In all cases the examination of the forefoot should include assessement for other common forefoot pathologies such as metatarsalgia, Mortons neuroma, degenerative change and Hallux Valgus.
INVESTIGATION.
X-Ray : An AP & lateral projection is adequate for the assessment of the Interphalangeus
Additional imaging may be required according to other suspected pathologies.
CONTRAINDICATIONS.
No specific ones. Conditions which compromise soft tissue and bone healing need to be optimised.

General or Regional anaesthetic
Antibiotics & LMW Heparin on induction
Laminar flow theatre if available
Ankle tourniquet
Patient supine
Pre/post operative Nerve block (popliteal and / or inter-metatarsal )for analgesia
High speed saw & wire driver / drill
Lambotts osteotomes

Day-case or overnight stay
LMW Heparin 2 weeks
Weight bear using post operative shoe for 4 weeks
Crutches likely required 1-2 weeks
Imaging is by plain X-ray immediately post-operatively and at 4 weeks minimum.
Despite care being taken re the staple may appear on plain X-ray angled into the joint. If there is any doubt then a CT of this area is indicated and early staple removal can be performed after bone union.
Patient taught self-mobilisation of MTP from 1 week post op, both active and passive. A thera-band is useful for this .The key is achieving dorsi-flexion early. My routine is to suggest 20 -30 cycles of plantar/dorsi-flexion using & against the thera-band three times per day. Physio supervision from 4 weeks if havent achieved adequate range. If the Akin has been performed in isolation and the 1st MTP joint has not been opened then joint stiffness is not much of a risk.
Kellers bandage/post operative splint for 4 weeks
Dressings to continue 24/7 until all wounds dry
From 4 weeks the patients should cleanse the foot twice a day, once in a salt water bath and once by bathing/showering
Dressings , to medial wound , to continue for the first month once returned to normal shoe-wear.
Appropriate shoe-wear fit is vital in the first month or so after post-op shoe
I advise fit-flops , Uggs , wider fits or open sandals. Stiffer Heels ( platform or wedge ) are encouraged in women , from when comfortable , to promote MTP dorsi-flexion.
Patients may static bike & swim from 4 weeks , Cross-train from 6 weeks and re-start light jogging on treadmill from 9 weeks .

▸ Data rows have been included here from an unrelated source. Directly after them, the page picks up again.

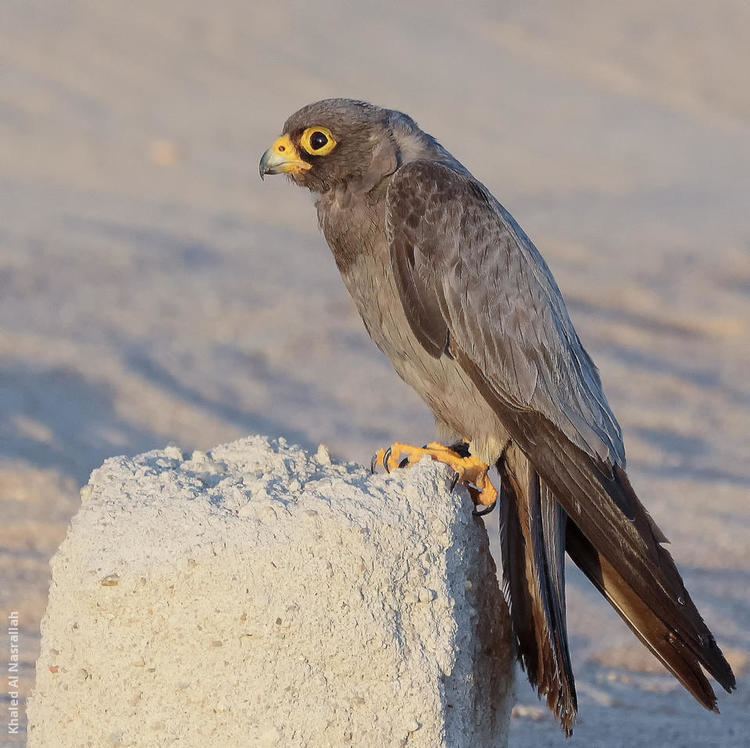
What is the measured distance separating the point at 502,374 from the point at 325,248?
10.6 meters

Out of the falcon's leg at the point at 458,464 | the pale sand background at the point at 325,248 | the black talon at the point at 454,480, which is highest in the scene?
the pale sand background at the point at 325,248

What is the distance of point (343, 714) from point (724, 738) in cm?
288

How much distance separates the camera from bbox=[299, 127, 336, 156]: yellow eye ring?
18.3 feet

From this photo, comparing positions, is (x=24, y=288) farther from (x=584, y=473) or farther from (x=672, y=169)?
(x=672, y=169)

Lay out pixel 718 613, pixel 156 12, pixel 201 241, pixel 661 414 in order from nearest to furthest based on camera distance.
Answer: pixel 718 613, pixel 661 414, pixel 201 241, pixel 156 12

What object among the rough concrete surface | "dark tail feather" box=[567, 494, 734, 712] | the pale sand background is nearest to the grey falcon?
"dark tail feather" box=[567, 494, 734, 712]

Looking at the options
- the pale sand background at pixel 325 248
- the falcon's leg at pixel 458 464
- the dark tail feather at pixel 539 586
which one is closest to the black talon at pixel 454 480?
the falcon's leg at pixel 458 464

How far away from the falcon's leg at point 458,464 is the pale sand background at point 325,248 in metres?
1.65

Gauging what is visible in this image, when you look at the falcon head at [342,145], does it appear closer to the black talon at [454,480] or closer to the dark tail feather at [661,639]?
the black talon at [454,480]

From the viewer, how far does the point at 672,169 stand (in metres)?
20.2

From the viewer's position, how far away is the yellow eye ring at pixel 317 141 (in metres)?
5.59

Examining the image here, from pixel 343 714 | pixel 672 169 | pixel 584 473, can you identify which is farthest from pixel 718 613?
pixel 672 169

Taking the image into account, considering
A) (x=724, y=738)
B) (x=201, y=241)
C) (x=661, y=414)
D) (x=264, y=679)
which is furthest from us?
(x=201, y=241)

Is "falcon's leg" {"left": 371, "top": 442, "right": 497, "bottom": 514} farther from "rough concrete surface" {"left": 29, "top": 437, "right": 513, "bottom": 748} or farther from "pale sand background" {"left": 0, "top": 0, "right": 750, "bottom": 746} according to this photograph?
"pale sand background" {"left": 0, "top": 0, "right": 750, "bottom": 746}
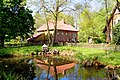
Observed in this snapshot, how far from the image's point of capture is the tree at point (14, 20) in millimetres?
44594

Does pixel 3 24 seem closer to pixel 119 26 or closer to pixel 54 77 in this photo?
pixel 119 26

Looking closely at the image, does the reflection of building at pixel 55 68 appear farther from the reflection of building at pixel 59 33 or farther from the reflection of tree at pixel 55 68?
the reflection of building at pixel 59 33

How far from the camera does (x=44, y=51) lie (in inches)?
1699

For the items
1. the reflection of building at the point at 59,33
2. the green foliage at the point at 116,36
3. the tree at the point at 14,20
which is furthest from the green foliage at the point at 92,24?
the green foliage at the point at 116,36

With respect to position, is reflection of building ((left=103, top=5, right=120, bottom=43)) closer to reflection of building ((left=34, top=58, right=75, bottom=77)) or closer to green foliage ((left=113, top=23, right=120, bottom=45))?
green foliage ((left=113, top=23, right=120, bottom=45))

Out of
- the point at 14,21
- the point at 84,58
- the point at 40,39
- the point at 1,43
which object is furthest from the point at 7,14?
the point at 84,58

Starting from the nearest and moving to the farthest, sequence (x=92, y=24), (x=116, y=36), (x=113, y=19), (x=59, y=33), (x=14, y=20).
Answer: (x=116, y=36) → (x=113, y=19) → (x=14, y=20) → (x=92, y=24) → (x=59, y=33)

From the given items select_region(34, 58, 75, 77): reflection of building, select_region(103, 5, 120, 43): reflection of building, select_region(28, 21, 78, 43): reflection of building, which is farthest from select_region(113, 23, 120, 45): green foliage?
select_region(28, 21, 78, 43): reflection of building

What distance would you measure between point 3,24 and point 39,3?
909 centimetres

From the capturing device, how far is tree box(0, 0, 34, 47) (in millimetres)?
44594

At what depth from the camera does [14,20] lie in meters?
46.2

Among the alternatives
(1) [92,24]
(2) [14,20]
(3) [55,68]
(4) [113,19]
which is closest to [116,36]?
(4) [113,19]

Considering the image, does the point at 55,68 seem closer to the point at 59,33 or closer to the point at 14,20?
the point at 14,20

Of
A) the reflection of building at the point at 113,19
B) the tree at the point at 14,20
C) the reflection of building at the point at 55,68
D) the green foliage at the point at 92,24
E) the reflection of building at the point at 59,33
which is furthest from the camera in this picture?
the reflection of building at the point at 59,33
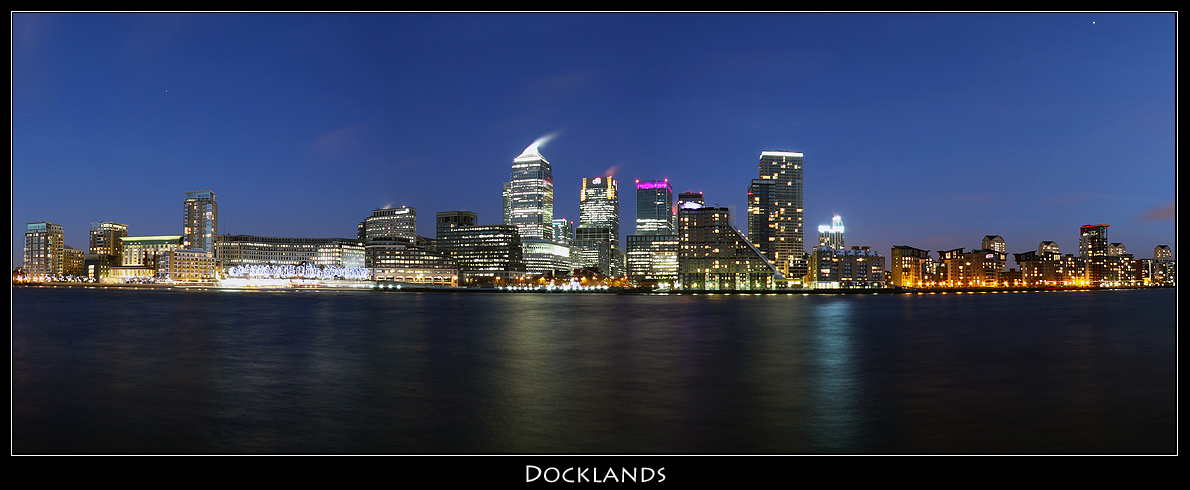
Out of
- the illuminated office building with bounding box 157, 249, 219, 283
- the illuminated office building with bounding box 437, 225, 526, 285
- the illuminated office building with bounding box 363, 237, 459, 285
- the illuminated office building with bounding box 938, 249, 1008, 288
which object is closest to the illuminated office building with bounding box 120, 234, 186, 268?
the illuminated office building with bounding box 157, 249, 219, 283

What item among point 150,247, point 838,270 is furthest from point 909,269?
point 150,247

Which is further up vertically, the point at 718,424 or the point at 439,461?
the point at 439,461

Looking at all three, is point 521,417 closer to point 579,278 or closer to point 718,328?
point 718,328

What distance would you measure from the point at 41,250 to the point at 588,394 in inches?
8294

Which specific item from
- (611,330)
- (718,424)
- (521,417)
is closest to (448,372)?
(521,417)

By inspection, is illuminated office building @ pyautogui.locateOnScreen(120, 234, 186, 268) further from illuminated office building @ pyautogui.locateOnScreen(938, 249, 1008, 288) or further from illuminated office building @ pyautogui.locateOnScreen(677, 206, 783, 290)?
illuminated office building @ pyautogui.locateOnScreen(938, 249, 1008, 288)

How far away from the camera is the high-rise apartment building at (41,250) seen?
171000mm

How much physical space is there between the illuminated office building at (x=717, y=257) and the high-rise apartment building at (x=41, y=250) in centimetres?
15239

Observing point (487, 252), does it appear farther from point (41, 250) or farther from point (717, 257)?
point (41, 250)

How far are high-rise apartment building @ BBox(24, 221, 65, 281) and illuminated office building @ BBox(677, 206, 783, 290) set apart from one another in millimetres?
152386

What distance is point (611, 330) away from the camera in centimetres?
3962

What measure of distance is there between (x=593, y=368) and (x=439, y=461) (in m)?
14.3

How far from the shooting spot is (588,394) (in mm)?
16375

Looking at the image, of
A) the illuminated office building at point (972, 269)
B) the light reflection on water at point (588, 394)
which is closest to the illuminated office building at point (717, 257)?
the illuminated office building at point (972, 269)
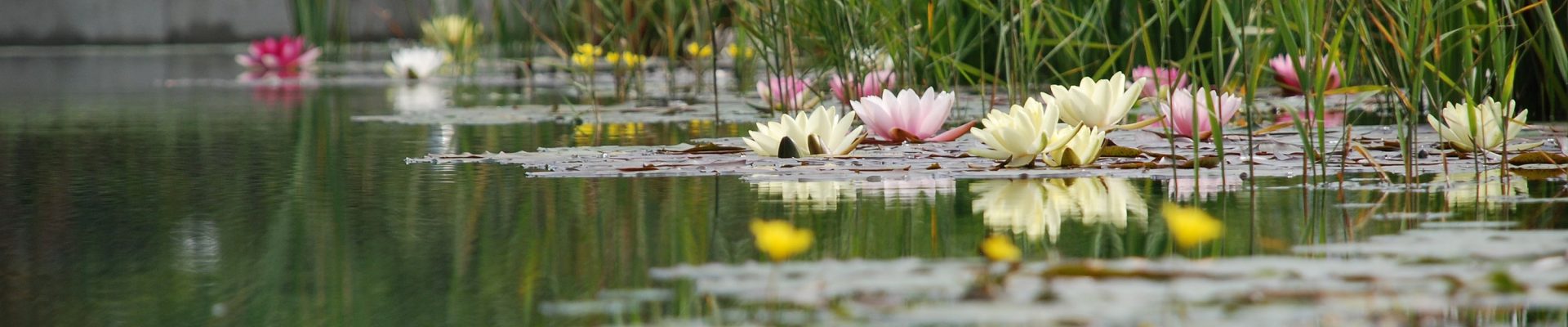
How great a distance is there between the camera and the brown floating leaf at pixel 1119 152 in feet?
6.39

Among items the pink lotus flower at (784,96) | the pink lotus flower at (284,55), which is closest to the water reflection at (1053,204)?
the pink lotus flower at (784,96)

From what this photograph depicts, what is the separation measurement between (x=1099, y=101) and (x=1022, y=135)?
5.8 inches

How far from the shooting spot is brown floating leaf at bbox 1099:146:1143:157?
1.95 meters

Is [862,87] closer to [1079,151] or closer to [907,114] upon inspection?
[907,114]

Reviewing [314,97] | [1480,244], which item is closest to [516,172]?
[1480,244]

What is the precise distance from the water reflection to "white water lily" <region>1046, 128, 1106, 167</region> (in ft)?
0.30

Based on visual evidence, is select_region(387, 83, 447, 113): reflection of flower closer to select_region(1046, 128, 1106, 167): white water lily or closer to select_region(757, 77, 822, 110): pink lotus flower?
select_region(757, 77, 822, 110): pink lotus flower

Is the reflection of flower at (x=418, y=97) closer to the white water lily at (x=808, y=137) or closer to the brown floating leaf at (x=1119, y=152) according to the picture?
the white water lily at (x=808, y=137)

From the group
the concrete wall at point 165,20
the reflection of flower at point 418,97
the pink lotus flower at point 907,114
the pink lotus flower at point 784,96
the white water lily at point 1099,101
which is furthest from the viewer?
the concrete wall at point 165,20

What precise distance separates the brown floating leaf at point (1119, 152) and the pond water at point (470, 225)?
19 cm

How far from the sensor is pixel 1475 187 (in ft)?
5.38

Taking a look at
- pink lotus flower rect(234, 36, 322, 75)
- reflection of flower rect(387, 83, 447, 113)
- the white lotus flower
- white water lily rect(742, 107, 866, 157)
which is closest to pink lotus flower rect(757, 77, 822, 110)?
reflection of flower rect(387, 83, 447, 113)

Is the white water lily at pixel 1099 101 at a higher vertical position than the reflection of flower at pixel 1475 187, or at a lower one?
higher

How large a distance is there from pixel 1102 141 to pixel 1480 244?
76cm
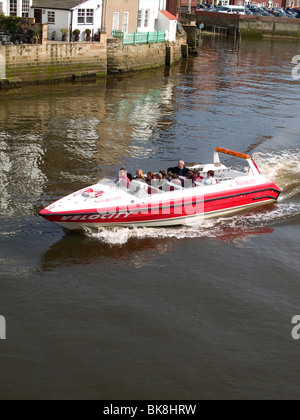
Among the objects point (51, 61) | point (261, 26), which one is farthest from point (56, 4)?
point (261, 26)

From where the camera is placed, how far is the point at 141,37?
5044 centimetres

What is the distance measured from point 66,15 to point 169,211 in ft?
94.6

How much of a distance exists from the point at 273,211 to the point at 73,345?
1085cm

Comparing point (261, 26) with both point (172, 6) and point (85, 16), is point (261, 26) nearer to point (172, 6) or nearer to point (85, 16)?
point (172, 6)

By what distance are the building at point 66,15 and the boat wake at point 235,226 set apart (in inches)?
945

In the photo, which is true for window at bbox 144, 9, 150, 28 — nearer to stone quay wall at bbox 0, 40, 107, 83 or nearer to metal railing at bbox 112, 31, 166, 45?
metal railing at bbox 112, 31, 166, 45

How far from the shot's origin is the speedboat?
19328 mm

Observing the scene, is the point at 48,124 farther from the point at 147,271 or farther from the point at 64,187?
the point at 147,271

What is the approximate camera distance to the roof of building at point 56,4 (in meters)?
45.6
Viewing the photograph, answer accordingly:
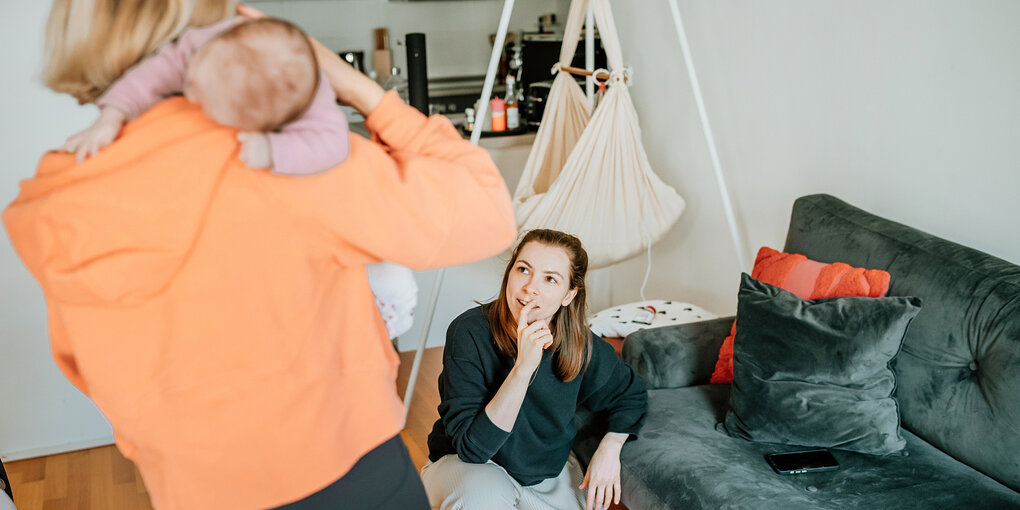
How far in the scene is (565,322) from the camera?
1.62 m

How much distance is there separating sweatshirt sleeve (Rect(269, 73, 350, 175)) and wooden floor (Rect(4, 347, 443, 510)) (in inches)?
64.9

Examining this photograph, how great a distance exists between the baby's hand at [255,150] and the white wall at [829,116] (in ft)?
5.83

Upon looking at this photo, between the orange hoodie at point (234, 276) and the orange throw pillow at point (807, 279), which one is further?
the orange throw pillow at point (807, 279)

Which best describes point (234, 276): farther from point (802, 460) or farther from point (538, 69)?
point (538, 69)

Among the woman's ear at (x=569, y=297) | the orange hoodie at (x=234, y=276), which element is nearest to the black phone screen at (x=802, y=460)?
the woman's ear at (x=569, y=297)

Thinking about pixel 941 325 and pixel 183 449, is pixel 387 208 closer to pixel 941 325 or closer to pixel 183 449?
pixel 183 449

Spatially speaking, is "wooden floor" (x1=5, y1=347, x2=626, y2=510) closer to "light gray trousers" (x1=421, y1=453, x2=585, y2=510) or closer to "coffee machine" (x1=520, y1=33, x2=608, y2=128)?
"light gray trousers" (x1=421, y1=453, x2=585, y2=510)

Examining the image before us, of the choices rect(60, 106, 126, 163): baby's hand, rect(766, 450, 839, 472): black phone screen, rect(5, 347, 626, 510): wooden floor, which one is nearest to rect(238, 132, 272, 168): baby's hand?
rect(60, 106, 126, 163): baby's hand

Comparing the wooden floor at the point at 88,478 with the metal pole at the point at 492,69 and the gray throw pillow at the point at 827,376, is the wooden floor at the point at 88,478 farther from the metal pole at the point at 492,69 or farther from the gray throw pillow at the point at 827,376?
the metal pole at the point at 492,69

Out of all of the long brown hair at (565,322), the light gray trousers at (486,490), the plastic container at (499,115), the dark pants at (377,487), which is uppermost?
the plastic container at (499,115)

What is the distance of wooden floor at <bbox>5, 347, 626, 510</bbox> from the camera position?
2154mm

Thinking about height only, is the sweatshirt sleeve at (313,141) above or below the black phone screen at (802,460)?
above

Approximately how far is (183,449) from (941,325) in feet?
5.09

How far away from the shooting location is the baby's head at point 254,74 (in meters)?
0.58
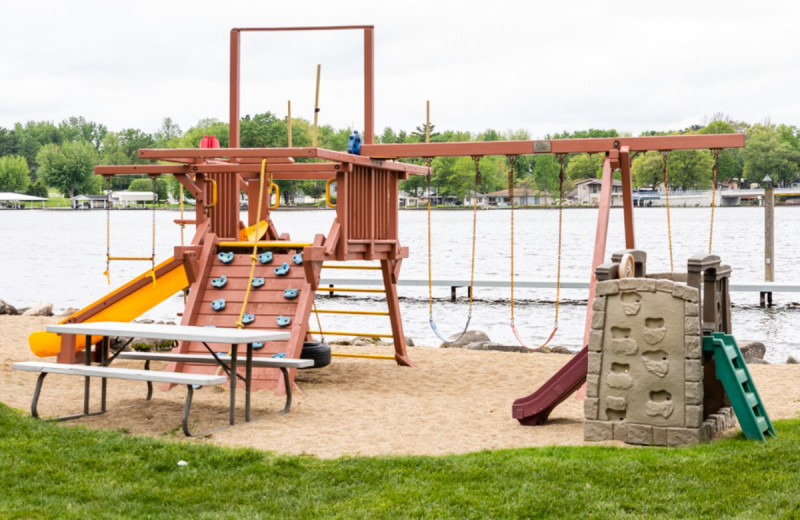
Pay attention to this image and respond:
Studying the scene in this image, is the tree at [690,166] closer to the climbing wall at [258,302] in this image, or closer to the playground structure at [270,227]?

A Chevron-Akin double osteotomy for correction of Hallux Valgus.
Foot & Ankle Intl. 12. 1. 1991
L A Mitchell, D E Baxter.
24 feet were followed up for a mean of over 2 years. The mean pre-op Hallux Valgus angle of 27 Degrees was improved by a mean of 14 degrees. Patient satisfaction rates of 95% .
2 patients suffered degenerative change due to intra-articular extension of the Akin osteotomy.
Clinical outcome after Chevron–Akin double osteotomy versus isolated Chevron procedure: a prospective matched group analysis
Archives of Orthopaedic and trauma surgery .2011.132. 1. 9-13
P Lechler ,C Feldmann, F X Kock, J Schaumberger ,J Grifka, M Handel.
72 patients with mild-to-moderate hallux valgus. 46 patients were treated with a Chevron ,the group having a mean hallux valgus angle of 27° .26 patients were treated with both Chevron and akin with a mean hallux valgus angle of 32°.
Outcomes were assessed at a mean of 1.37 years for the Chevron (where the mean Hallux Valgus angle improved by 10.6 degrees) and 1.04 years for the Chevron and Akin (where the improvement was by 17.5 degrees mean). Slightly higher patient satisfaction in the combined osteotomy group.